Health Canada officials have filed a complaint against Dr. John O'Connor.
O'Connor alerted the media last year to what he believed was a disproportionately high incidence of colon, liver, blood and bile-duct cancers in patients who live in Fort Chipewyan, a small community downstream from major petroleum refineries.
In filing the complaint against O'Connor with the College of Physicians and Surgeons of Alberta, Health Canada did not explain the action, but said the doctor was causing undue alarm.
Meanwhile, physicians who work alongside O'Connor in Fort Chipewyan believe officials are targeting their colleague because his comments potentially threaten billions of dollars of investment in the province's oilsands.
"I am absolutely shocked that they would treat a physician of this calibre like this. There's a deliberate attempt to beat him down or shut him up," the area's head nurse, George MacDonald, said.
Since O'Connor spoke to the media last year, Alberta Health followed up on his concerns and released a summary of the analysis on the community. However, it did not release all the findings of the study.
The CBC has now obtained a more detailed version of that report. It shows O'Connor was mostly right and that there are more cases than normal of liver, bile duct, colon cancer and cancers of the blood.
But the numbers are not as high as he thought, and Alberta Health said the rates are not statistically high enough to be any cause for concern.
Community physicians want to know if that's true. The Nunee Health Authority believes one way to find out is to conduct more thorough health studies, not attack its doctor.
'He's standing up for us'
"It really upsets me because it's just not right. He's standing up for us," said Donna Cyprian, who works at the health authority.

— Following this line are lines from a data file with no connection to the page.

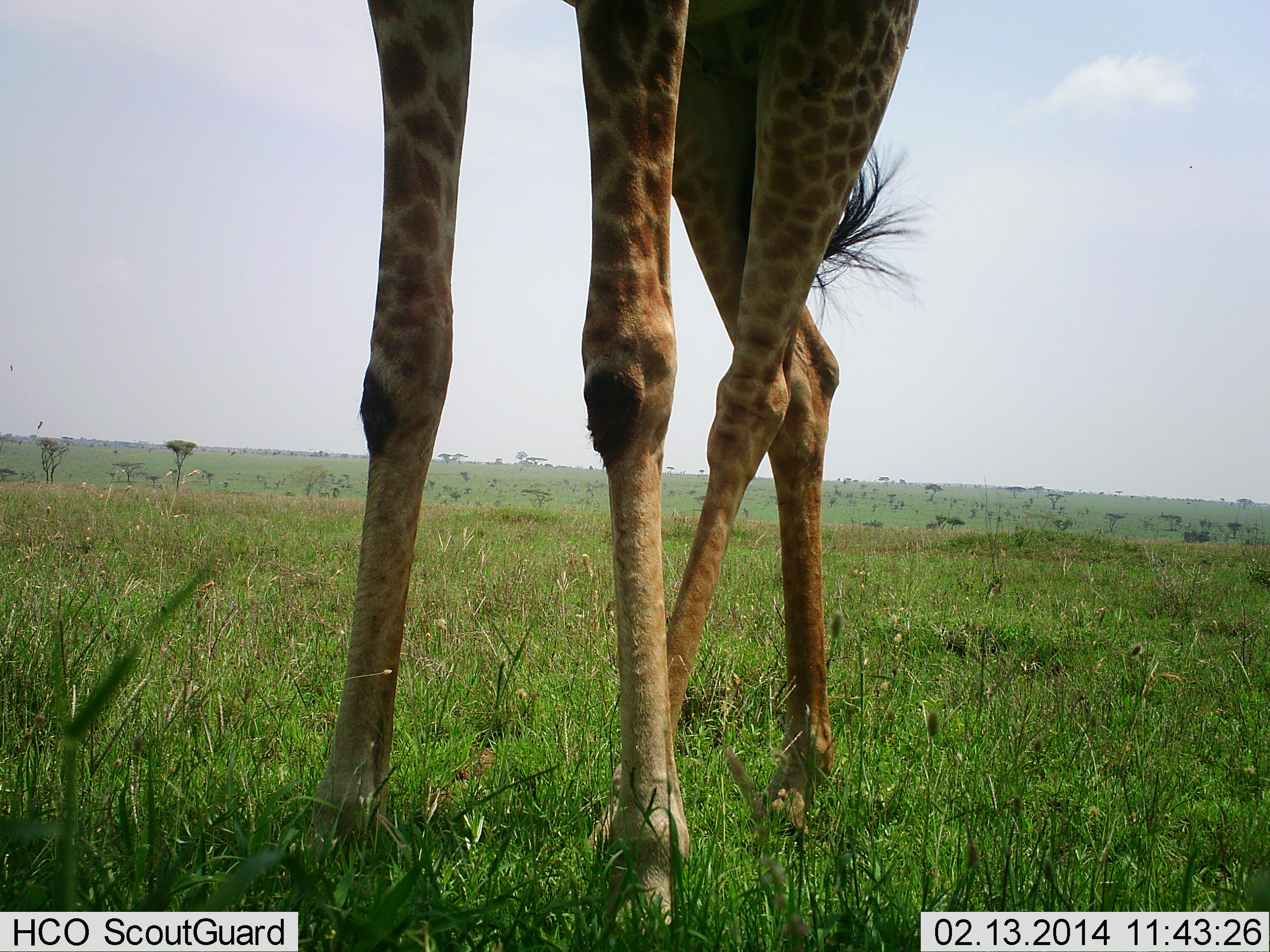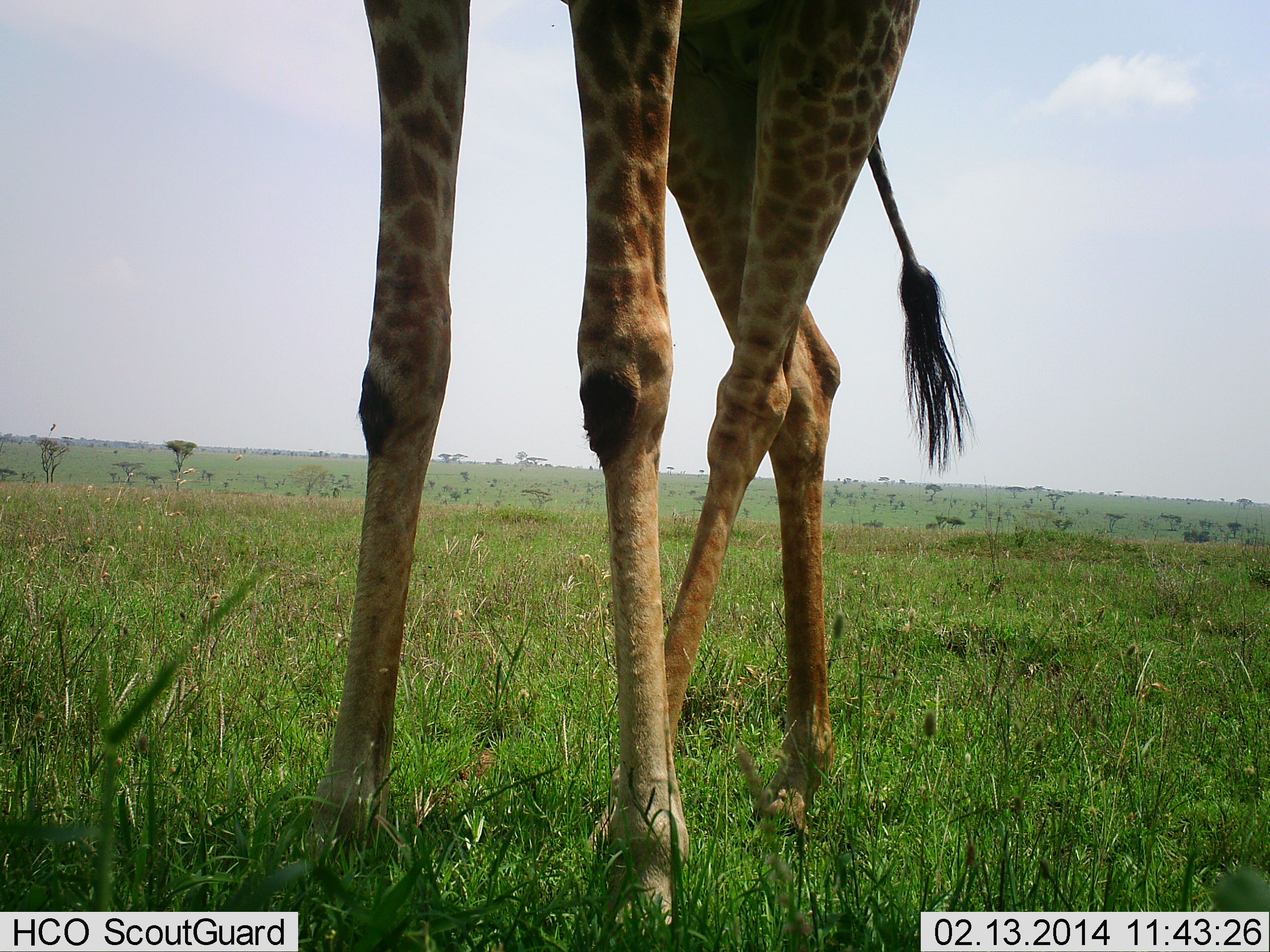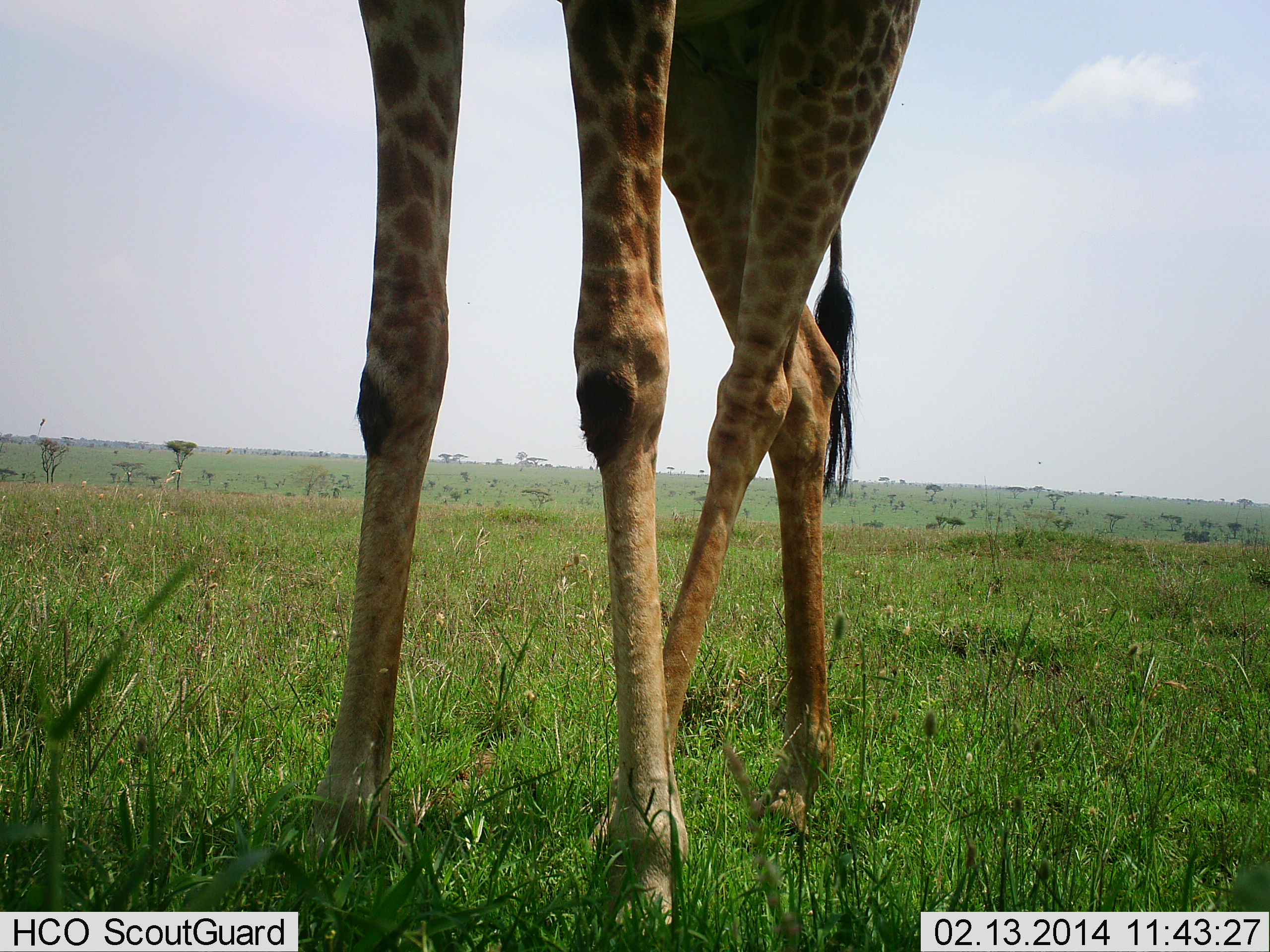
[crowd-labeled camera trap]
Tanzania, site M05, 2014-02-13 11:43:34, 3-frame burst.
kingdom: Animalia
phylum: Chordata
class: Mammalia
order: Artiodactyla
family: Giraffidae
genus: Giraffa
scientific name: Giraffa camelopardalis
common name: giraffe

Dr. Michel Sauvé, who heads the intensive care unit in Fort McMurray where O'Connor is based — he flies in to Fort Chipewyan on Tuesdays and Wednesdays — said doctors who identify potential public health problems should be protected rather than punished.
"Obviously, we need some whistleblower protection, some laws that will banish these kinds of repressive censorship. Punishing and trying to single out a physician to shut him up is not in the public interest," he said.
Alberta's Energy and Utilities Board has twice recommended health studies on the community of 1,200. A 1999 report from the province called for closer monitoring of pollution and illness in the area. And in May 2006, the provincial and federal governments launched a joint investigation into why cancer seemed so common at Fort Chipewyan.
O'Connor's lawyer said he is not speaking to the media until the complaint is resolved.